* ABOUT THIS EXERCISE
From the line that contains "scientific name: Syncerus caffer" down to the last line of the data below, transcribe every line exactly.

--- DATA UNDER STUDY Enclosed Below ---

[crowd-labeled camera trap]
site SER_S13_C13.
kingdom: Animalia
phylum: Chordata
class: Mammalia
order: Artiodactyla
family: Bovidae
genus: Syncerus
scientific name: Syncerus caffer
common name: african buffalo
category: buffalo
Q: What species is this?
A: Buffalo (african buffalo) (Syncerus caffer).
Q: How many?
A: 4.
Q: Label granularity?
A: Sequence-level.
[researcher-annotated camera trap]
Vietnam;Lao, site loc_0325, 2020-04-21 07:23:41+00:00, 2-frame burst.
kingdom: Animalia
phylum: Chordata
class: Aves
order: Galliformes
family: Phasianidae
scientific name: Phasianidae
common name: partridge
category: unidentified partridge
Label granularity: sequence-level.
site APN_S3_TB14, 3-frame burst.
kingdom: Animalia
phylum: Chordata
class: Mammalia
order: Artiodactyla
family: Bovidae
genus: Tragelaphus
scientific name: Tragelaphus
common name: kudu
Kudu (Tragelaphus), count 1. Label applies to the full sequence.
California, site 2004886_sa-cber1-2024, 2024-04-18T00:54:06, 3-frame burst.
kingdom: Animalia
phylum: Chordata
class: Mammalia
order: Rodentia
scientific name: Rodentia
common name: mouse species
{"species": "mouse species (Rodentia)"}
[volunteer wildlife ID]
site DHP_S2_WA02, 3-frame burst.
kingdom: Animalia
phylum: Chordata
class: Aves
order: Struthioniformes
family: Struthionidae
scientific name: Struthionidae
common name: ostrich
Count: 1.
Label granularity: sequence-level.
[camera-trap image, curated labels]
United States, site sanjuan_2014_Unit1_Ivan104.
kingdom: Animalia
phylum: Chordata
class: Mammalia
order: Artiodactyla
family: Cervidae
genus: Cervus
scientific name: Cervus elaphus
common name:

--- End of Enclosed DATA UNDER STUDY ---

* SOLUTION TO THIS EXERCISE
scientific name: Syncerus caffer
common name: african buffalo
category: buffalo
Q: What species is this?
A: Buffalo (african buffalo) (Syncerus caffer).
Q: How many?
A: 4.
Q: Label granularity?
A: Sequence-level.
[researcher-annotated camera trap]
Vietnam;Lao, site loc_0325, 2020-04-21 07:23:41+00:00, 2-frame burst.
kingdom: Animalia
phylum: Chordata
class: Aves
order: Galliformes
family: Phasianidae
scientific name: Phasianidae
common name: partridge
category: unidentified partridge
Label granularity: sequence-level.
site APN_S3_TB14, 3-frame burst.
kingdom: Animalia
phylum: Chordata
class: Mammalia
order: Artiodactyla
family: Bovidae
genus: Tragelaphus
scientific name: Tragelaphus
common name: kudu
Kudu (Tragelaphus), count 1. Label applies to the full sequence.
California, site 2004886_sa-cber1-2024, 2024-04-18T00:54:06, 3-frame burst.
kingdom: Animalia
phylum: Chordata
class: Mammalia
order: Rodentia
scientific name: Rodentia
common name: mouse species
{"species": "mouse species (Rodentia)"}
[volunteer wildlife ID]
site DHP_S2_WA02, 3-frame burst.
kingdom: Animalia
phylum: Chordata
class: Aves
order: Struthioniformes
family: Struthionidae
scientific name: Struthionidae
common name: ostrich
Count: 1.
Label granularity: sequence-level.
[camera-trap image, curated labels]
United States, site sanjuan_2014_Unit1_Ivan104.
kingdom: Animalia
phylum: Chordata
class: Mammalia
order: Artiodactyla
family: Cervidae
genus: Cervus
scientific name: Cervus elaphus
common name:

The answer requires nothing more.